Work required >> In the records below, repeat exactly the lines between the line holding "Musica Per Gatti de Fly Project" and the line holding "indian Summer at", inclusive, and drop the pictures.

Provided data >>
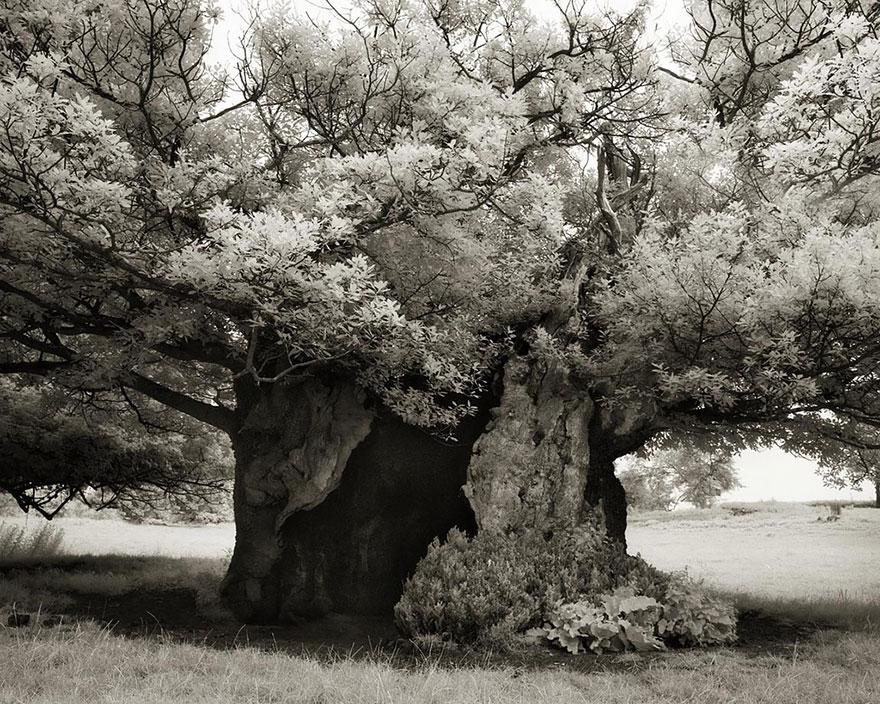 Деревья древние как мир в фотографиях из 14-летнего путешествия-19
* * *
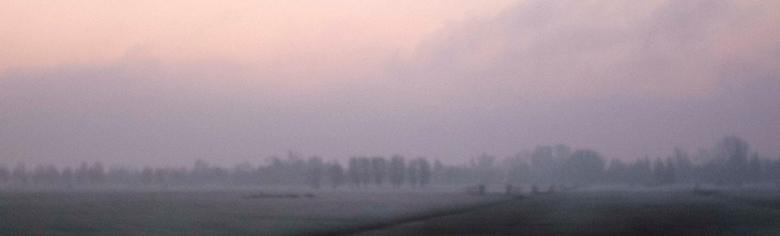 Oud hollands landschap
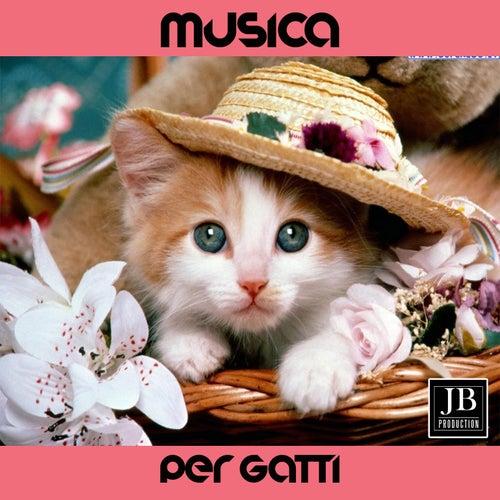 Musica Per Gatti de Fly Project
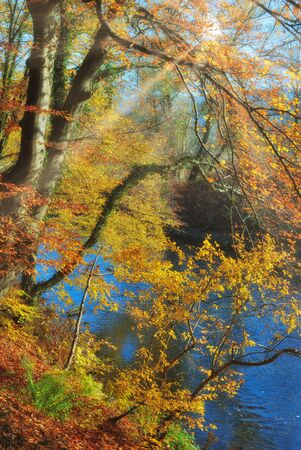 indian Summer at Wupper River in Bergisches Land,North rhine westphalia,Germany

Response box >>
 Musica Per Gatti de Fly Project
 indian Summer at Wupper River in Bergisches Land,North rhine westphalia,Germany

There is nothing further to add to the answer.